_Your objective_
Your answer should repeat the entries in full, exactly as given, with no pictures.

*** Available data

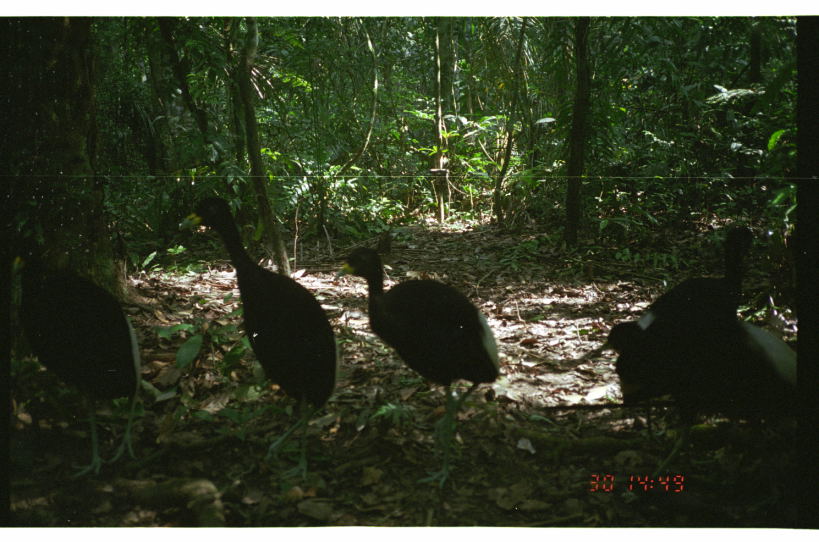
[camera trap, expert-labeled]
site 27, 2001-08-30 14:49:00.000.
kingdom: Animalia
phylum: Chordata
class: Aves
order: Gruiformes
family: Psophiidae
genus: Psophia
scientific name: Psophia leucoptera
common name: pale-winged trumpeter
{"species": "Psophia leucoptera (pale-winged trumpeter)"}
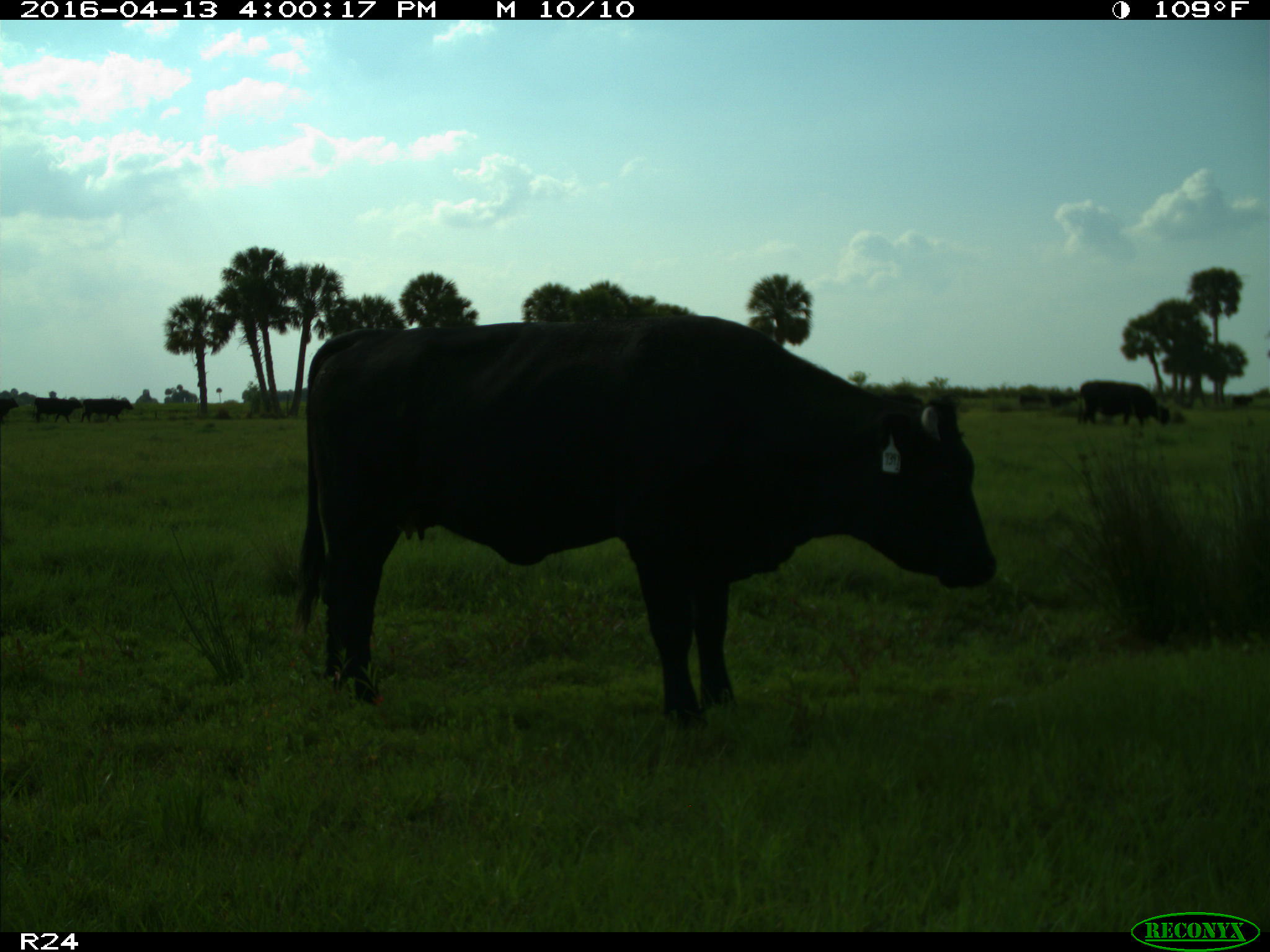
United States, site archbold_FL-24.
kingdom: Animalia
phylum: Chordata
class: Mammalia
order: Artiodactyla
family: Bovidae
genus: Bos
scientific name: Bos taurus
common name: domestic cow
Bos taurus (domestic cow).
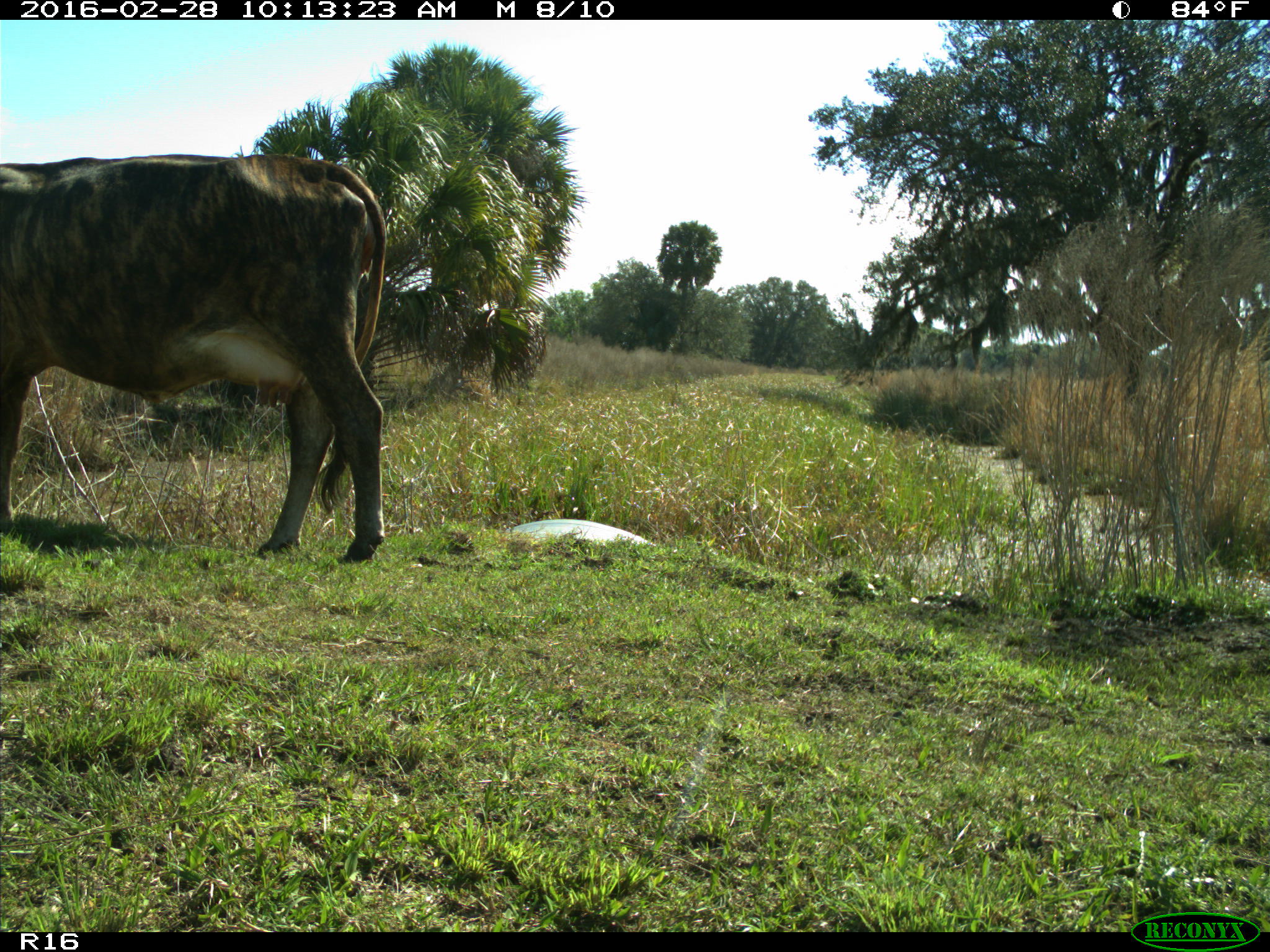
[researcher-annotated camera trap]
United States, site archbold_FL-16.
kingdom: Animalia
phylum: Chordata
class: Mammalia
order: Artiodactyla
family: Bovidae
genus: Bos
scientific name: Bos taurus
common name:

******

_Solved problem_
[camera trap, expert-labeled]
site 27, 2001-08-30 14:49:00.000.
kingdom: Animalia
phylum: Chordata
class: Aves
order: Gruiformes
family: Psophiidae
genus: Psophia
scientific name: Psophia leucoptera
common name: pale-winged trumpeter
{"species": "Psophia leucoptera (pale-winged trumpeter)"}
United States, site archbold_FL-24.
kingdom: Animalia
phylum: Chordata
class: Mammalia
order: Artiodactyla
family: Bovidae
genus: Bos
scientific name: Bos taurus
common name: domestic cow
Bos taurus (domestic cow).
[researcher-annotated camera trap]
United States, site archbold_FL-16.
kingdom: Animalia
phylum: Chordata
class: Mammalia
order: Artiodactyla
family: Bovidae
genus: Bos
scientific name: Bos taurus
common name:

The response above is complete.